Court Opinion

ID: 5286718
Source: CourtListenerOpinion
Date Created: 2022-01-07 09:46:24.308421+00
Date Added: 2024-06-11T08:28:33.408485
License: Public Domain

Zel M. Fischer, Judge,
concurring.
I concur with the result reached in the principal opinion but write separately because no preemption analysis with respect to § 67.1571, RSMo, or the general minimum wage law is necessary in this case. House Bill No. 722, now codified as § 285.055, RSMo Noncum. Supp. 2015, provides that local minimum wage ordinances that were in effect on August 28, 2015, shall not be preempted. As the principal opinion holds, this includes Ordinance 70078. As the principal opinion also holds, the city acted within its home-rule authority in enacting Ordinance 70078. This should end the inquiry—the ordinance is authorized and not preempted.
“[A] chronologically later statute, which functions in a particular way will prevail over an earlier statute of a more general nature, and the latter statute will be regarded as an exception to or qualification of the earlier general statute.” South Metro. Fire Prot. Dist. v. City of Lee’s Summit, 278 S.W.3d 659, 666 (Mo. banc 2009) (internal quotations omitted). Additionally, “[i]t is a well-settled principle of statutory interpretation ... that [w]here there is no clear intention otherwise, a specific statute will not be controlled or nullified by a general one, regardless of the priority of enactment.” Dieser v. St. Anthony’s Med. Ctr., 498 S,W.3d 419, 431 n.5 (Mo. banc 2016) (internal quotations omitted). If other statutes preempting minimum wage ordinances in general could preempt the ordinances § 285.055 specifically says are not preempted, that part of § 285.055 would be a nullity. This cannot be the case. Even if other statutes generally preempt local minimum wage ordinances that exceed the state minimum wage, such preemption would not control in this case because § 285.055 specifically provides that certain local minimum wage ordinances, including Ordinance 70078, are not preempted.1 As this case concerns only Ordinance 70078 specifically, whether other statutes validly preempt local minimum wage ordinances in general is irrelevant.
For purposes of § 285.055, this Court is not, as the principal opinion asserts, “required to determine whether Ordinance 70078 was valid on [August 28, 2015], or whether it already was preempted by section 67.1571 or by the general minimum wage law.” With regards to the ordinances that are not preempted, § 285.055 refers only to ordinances “in effect on August 28, 2015.” (emphasis added). By the statute’s plain language, this Court need only determine whether Ordinance 70078 was “in effect” on that date. Ordinance 70078 was enacted and became effective on August 28, 2015. It had not been ruled preempted or otherwise invalid. It was, therefore, “in effect on August 28, 2015,” which is all that § 285.055 requires for it not to be preempted. Accordingly, I do not join in the principal opinion’s alternative preemption analysis, which is not necessary to the resolution of this case and is, therefore, dicta. See Rentschler v. Nixon, 311 S.W.3d 783, 787 n.2 (Mo. banc 2010).

. Section 285.055 also prohibits any new local minimum wage ordinances that would ‘‘exceed the requirements of federal or state laws, rules, or regulations.”

________

### TASKS FOR THIS EXERCISE:
(1) In the concurring opinion, retype the passage between "Court Opinion" and "concurring.", inclusive.
(2) According to the concurring opinion, on what date was Ordinance 70078 enacted and made effective?

### MATERIAL SHOWN:
________

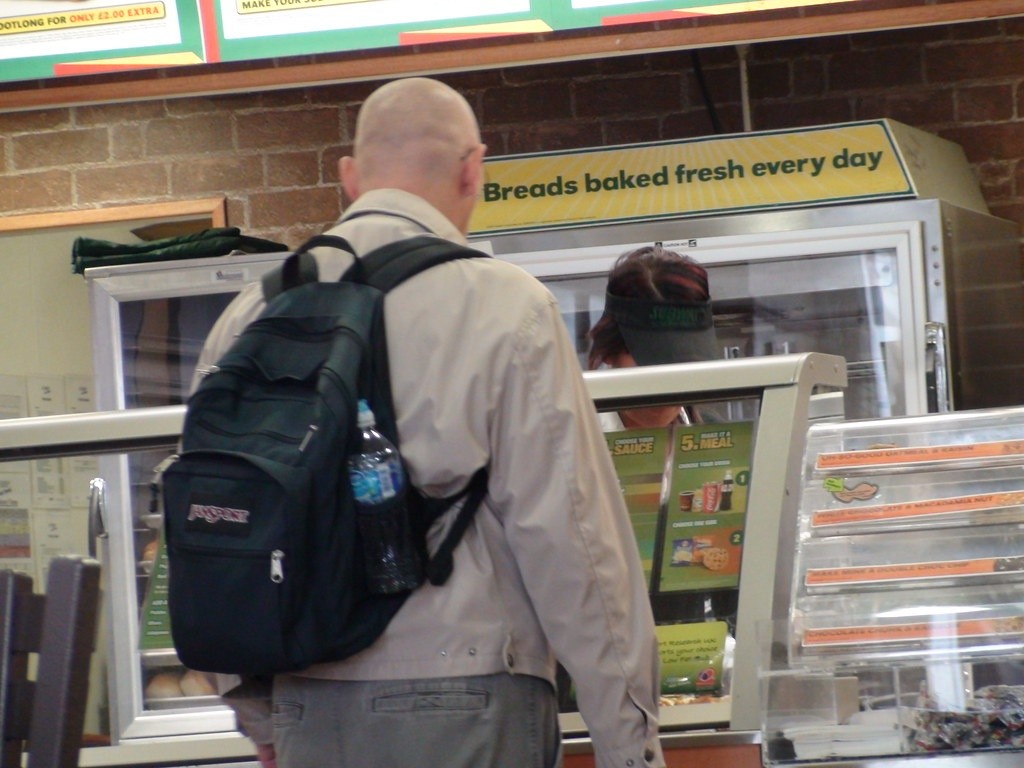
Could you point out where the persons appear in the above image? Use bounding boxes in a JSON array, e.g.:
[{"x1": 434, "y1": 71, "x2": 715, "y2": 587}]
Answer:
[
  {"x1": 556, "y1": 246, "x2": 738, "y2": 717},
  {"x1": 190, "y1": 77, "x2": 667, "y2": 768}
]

________

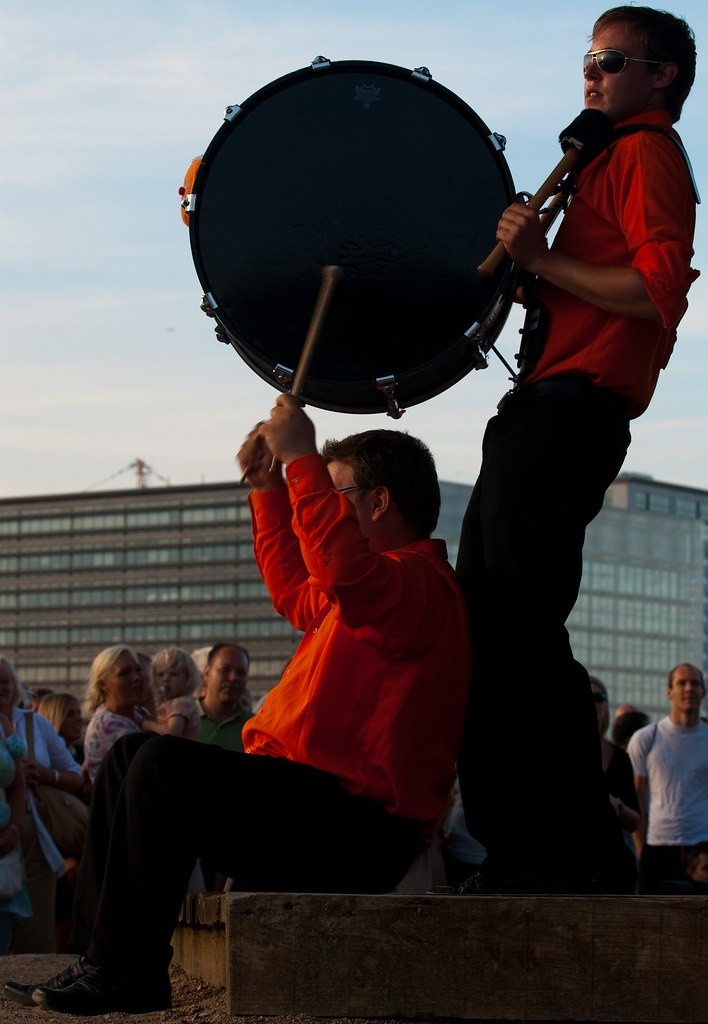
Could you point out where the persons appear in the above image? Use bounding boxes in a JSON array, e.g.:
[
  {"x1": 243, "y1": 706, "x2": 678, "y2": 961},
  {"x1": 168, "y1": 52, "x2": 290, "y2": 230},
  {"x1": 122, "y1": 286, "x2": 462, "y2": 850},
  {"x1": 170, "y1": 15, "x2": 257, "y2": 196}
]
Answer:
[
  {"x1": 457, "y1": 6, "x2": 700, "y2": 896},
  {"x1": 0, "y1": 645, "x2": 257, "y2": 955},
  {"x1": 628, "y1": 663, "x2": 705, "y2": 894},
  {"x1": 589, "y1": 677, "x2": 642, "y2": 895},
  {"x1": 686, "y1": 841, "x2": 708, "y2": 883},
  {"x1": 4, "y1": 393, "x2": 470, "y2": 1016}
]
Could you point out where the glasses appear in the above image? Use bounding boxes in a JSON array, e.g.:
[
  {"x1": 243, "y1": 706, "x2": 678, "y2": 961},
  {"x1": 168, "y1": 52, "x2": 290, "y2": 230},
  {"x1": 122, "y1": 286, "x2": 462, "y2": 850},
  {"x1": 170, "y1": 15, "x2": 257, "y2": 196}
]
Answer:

________

### PER-TASK ANSWERS:
(1)
Court Opinion

ID: 5286718
Source: CourtListenerOpinion
Date Created: 2022-01-07 09:46:24.308421+00
Date Added: 2024-06-11T08:28:33.408485
License: Public Domain

Zel M. Fischer, Judge,
concurring.

(2) August 28, 2015